EXERCISE REQUIREMENTS
[A] In one to three sentences, explain what the article on Bill Bensley's Bangkok retreat offers as the reason his bungalow shows his taste for tropical maximalism more clearly than anywhere else.
[B] Write the next part of the article about Bill Bensley's Bangkok bungalow, beginning after its final sentence.

EXTRACTED TEXT

####

Inside Bill Bensley’s exuberant Bangkok retreat
Too much is never enough in the fantastical world of hotel designer Bill Bensley, whose bungalow in Bangkok is the ultimate tropical – and sustainable – stay.
Catch the drift with slow, sustainable travel in the latest edition of Travel + Luxury, available to digital subscribers now.
Too much is never enough in the exuberant world of Bill Bensley. For almost four decades, this enterprising architect, interiors whiz and landscape guru has hatched well-known retreats in Southeast Asia, including Capella Ubud in Bali, Shinta Mani Wild in Cambodia and Rosewood Luang Prabang in Laos, all of which mix his trademark theatricality with devout sustainability. These positive-impact lodgings share a reverence for unbridled nature, community connection, and wildly orchidaceous style. But nowhere is the designer’s affinity for tropical maximalism more evident than at his Bangkok bungalow.
At Baan Botanica, a three-bedroom abode tucked away in a tiny soi (side street) in bustling Sukhumvit, Bensley’s habitual enthusiasm for collecting, curating and upcycling is on bravura display. The decor is a fantastical bricolage of colour, pattern and magpie eclecticism.

####

Visual spatial reasoning items:
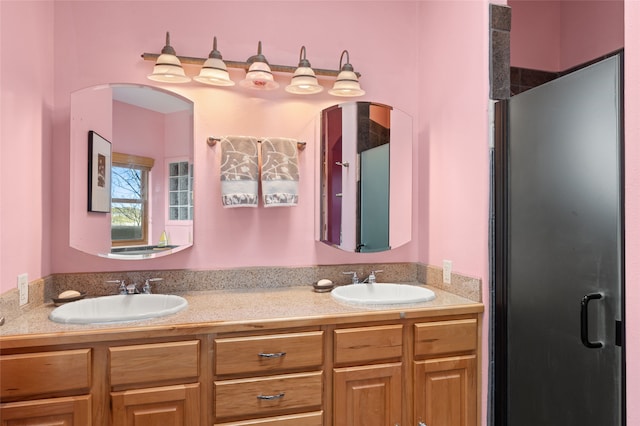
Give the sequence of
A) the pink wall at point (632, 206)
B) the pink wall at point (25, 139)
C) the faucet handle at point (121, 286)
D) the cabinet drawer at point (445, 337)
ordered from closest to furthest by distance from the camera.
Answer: the pink wall at point (632, 206) → the pink wall at point (25, 139) → the cabinet drawer at point (445, 337) → the faucet handle at point (121, 286)

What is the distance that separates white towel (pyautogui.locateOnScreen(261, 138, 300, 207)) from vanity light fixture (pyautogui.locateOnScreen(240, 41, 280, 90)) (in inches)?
12.2

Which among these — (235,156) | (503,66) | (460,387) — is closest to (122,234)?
(235,156)

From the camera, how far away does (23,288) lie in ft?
5.38

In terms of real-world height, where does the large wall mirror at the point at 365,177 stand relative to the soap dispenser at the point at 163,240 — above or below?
above

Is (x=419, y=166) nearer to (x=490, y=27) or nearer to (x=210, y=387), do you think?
(x=490, y=27)

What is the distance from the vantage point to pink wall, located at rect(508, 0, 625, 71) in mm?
2467

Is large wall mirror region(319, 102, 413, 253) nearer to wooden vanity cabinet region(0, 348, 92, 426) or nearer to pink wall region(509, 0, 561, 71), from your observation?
pink wall region(509, 0, 561, 71)

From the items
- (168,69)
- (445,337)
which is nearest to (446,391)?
(445,337)

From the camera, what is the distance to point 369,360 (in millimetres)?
1713

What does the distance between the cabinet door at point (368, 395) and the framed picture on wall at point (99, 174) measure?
4.65 ft

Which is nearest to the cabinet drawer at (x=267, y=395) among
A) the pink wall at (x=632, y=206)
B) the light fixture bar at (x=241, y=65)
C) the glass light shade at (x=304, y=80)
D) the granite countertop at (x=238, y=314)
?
the granite countertop at (x=238, y=314)

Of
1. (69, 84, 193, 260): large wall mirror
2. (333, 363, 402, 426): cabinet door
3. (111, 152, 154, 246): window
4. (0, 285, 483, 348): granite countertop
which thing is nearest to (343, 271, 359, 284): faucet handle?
(0, 285, 483, 348): granite countertop

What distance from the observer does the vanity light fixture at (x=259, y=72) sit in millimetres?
2061

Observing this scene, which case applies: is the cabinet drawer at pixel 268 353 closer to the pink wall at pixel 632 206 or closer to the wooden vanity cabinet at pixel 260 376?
the wooden vanity cabinet at pixel 260 376
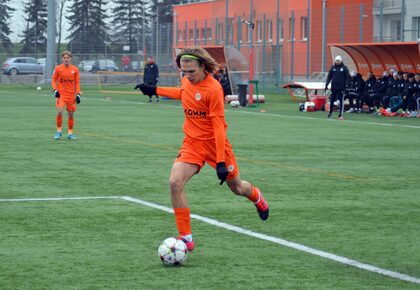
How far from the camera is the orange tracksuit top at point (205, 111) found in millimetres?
8710

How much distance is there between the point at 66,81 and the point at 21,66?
171 ft

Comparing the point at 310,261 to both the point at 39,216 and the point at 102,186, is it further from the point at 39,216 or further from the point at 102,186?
the point at 102,186

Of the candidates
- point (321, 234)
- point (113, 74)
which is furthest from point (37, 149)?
point (113, 74)

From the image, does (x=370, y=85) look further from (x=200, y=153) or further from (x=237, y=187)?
(x=200, y=153)

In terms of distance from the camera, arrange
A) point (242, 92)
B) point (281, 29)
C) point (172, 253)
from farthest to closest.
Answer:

####

EXERCISE ANSWERS
[A] At Baan Botanica, Bensley's habitual enthusiasm for collecting, curating and upcycling is on bravura display. Its decor is a fantastical bricolage of color, pattern and magpie eclecticism.

[B]
Everywhere you turn are vignettes composed of lush foliage, decorative objects, vivid artworks and what he would deem “conversation starters” plucked from around the globe. African carvings, Bolivian textiles, Indian chandeliers, and Irish statuary along with bibelots amassed from all over Asia. His design wizardry extends to elevating bric-à-brac from the local Chatuchak Market, too. It all hums with verve.
Along with his husband, Jirachai Rengthong, and their six rambunctious Jack Russells – Jesse James, Chuck Berry, Bobby Brown, Frank Sinatra, Sammy Davis Jr, and Tommy Bahama – Bensley arrived at the residence in 1997. Previously, they lived around the corner in a butterfly-roofed house with low ceilings that the towering designer would invariably collide with.
“We started to renovate right after we moved in, and we’ve not stopped changing it,” he tells me. Nothing is fixed immutably and the impermanence of the vibrant tableaux keep friends guessing (and marvelling). “We always use the excuse of ‘professional experimentation’ to renovate. We repaint at the drop of a hat and change an entire scheme because of a recent painting acquisition.”
Ultimately, the home is a mad laboratory for Bensley, a place where he can dabble with his preoccupations and prototypes. A 1930s Vietnamese bamboo hat, for instance, informed the look of Hotel de la Coupole in Sapa, Vietnam, which is chock-a-block with dressmaking paraphernalia. The globetrotting couple have been acquiring unique objects for many years. In the two-storey main house, which includes a wraparound veranda arrayed with greenery, each room conveys the air of a cabinet de curiosités. A bed base in one of the suites is made from a repurposed pool table.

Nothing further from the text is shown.